Une heure et quart, soit presque un quart de la durée du conseil métropolitain. C’est le temps qu’ont pris les échanges autour de la gestion de la distribution de l’eau, à l’ordre du jour du conseil du 15 octobre. La discussion a essentiellement porté sur le choix entre le renouvellement de la délégation à une société privée ou la reprise en main de la compétence par la Métropole européenne de Lille (MEL), comme ce sera bientôt le cas à Lyon par exemple. C’est la première qui a été validée par la majorité des élus.

Pour comprendre le fonctionnement de la MEL, revenons un peu en arrière. Si la collectivité gère la production de l’eau (via sa régie publique Sourcéo), elle a délégué sa distribution à deux compagnies. Depuis 2016, c’est Ileo, société du groupe Veolia, qui s’occupe d’acheminer l’eau vers les foyers de 62 communes de la MEL. Quatre autres communes - les villes de la communauté de communes de la Haute-Deûle qui ont rejoint la métropole lilloise en 2020 - sont quant à elles desservies par Suez. Les 29 communes restantes ont confié la distribution à Noréade, une régie publique du syndicat intercommunal de distribution d'eau du nord.

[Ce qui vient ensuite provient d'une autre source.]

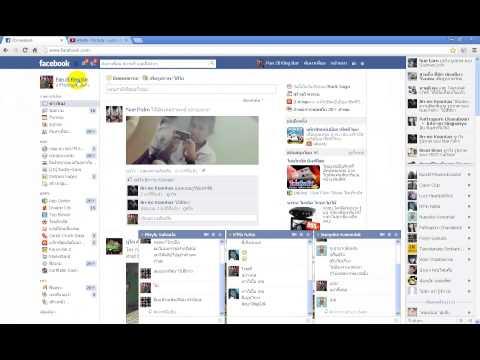 [S.C.G] เปลี่ยนภาพหน้าปก Facebook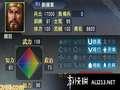 《三国志》3DS截图-16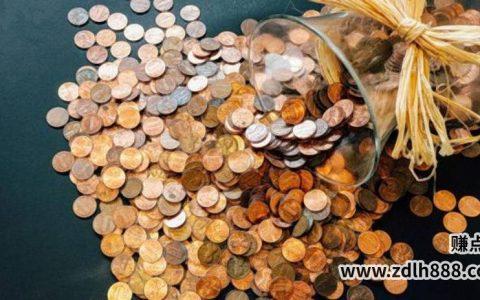 如何赚取第一桶金?普通人快速赚取第一桶金的方法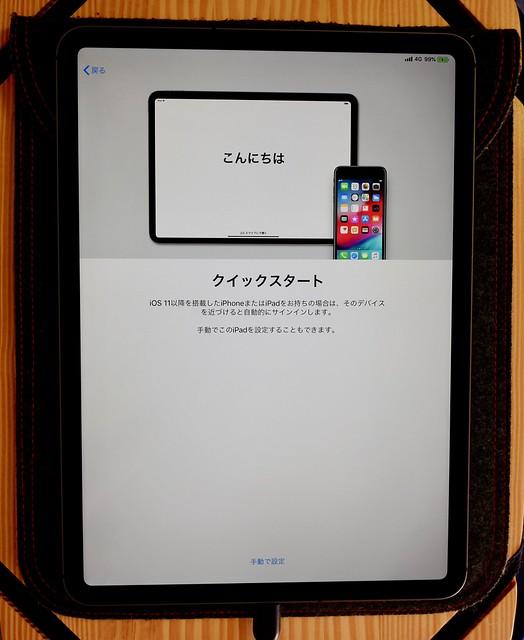 FX703209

Le fonctionnement de la MEL pour la production, la gestion et la distribution de l'eau potable est différent. Photo : Capture d'écran Métropole européenne de Lille.

Pour justifier le renouvellement de cette concession au privé pour la période 2023-2033, les élus ont soutenu que ce mode de gestion était 10% moins cher que la régie, mais aussi qu’il apportait des garanties techniques. Contrairement aux métropoles gérées par la gauche qui ont décidé de reprendre la main sur cette compétence à Paris, à Brest ou encore à Rennes, les élus socialistes du groupe Métropole Durable et Solidaire (MDS) ont soutenu le projet. « Nous ne possédons aujourd’hui ni la compétence technique ni le niveau d'expertise. La régie directe exigerait un savoir-faire que nous ne pouvons acquérir dans l’immédiat », a soutenu Roger Vicot, vice-président de la MEL du groupe socialiste. Non sans émettre une petite réserve : « Cela ne veut pas dire que nous donnerons un blanc-seing au futur concessionnaire. [...] Rien ne nous empêche de réfléchir à ce que pourrait être notre mode de gestion à l’issue du contrat. »

« Pour gérer un bien commun, on convoque l’intérêt général. On n’appelle pas Veolia ou Suez ! », a martelé Stéphane Baly, conseiller métropolitain du groupe d’opposition Métropole écologiste citoyenne et solidaire (MECS). Fermement opposé à la délégation de la distribution de l’eau à une société privée, il a tenté de convaincre ses collègues : « La gestion publique de la distribution de l’eau n’est pas une exclusivité de gauche ! François Baroin à Troyes, Christian Estrosi à Nice où encore Alain Juppé à Bordeaux ont fait ce choix. » En vain. Son appel n’a pas été entendu. « Il faut être prudent dans les comparaisons avec d’autres métropoles », a commenté Roger Vicot.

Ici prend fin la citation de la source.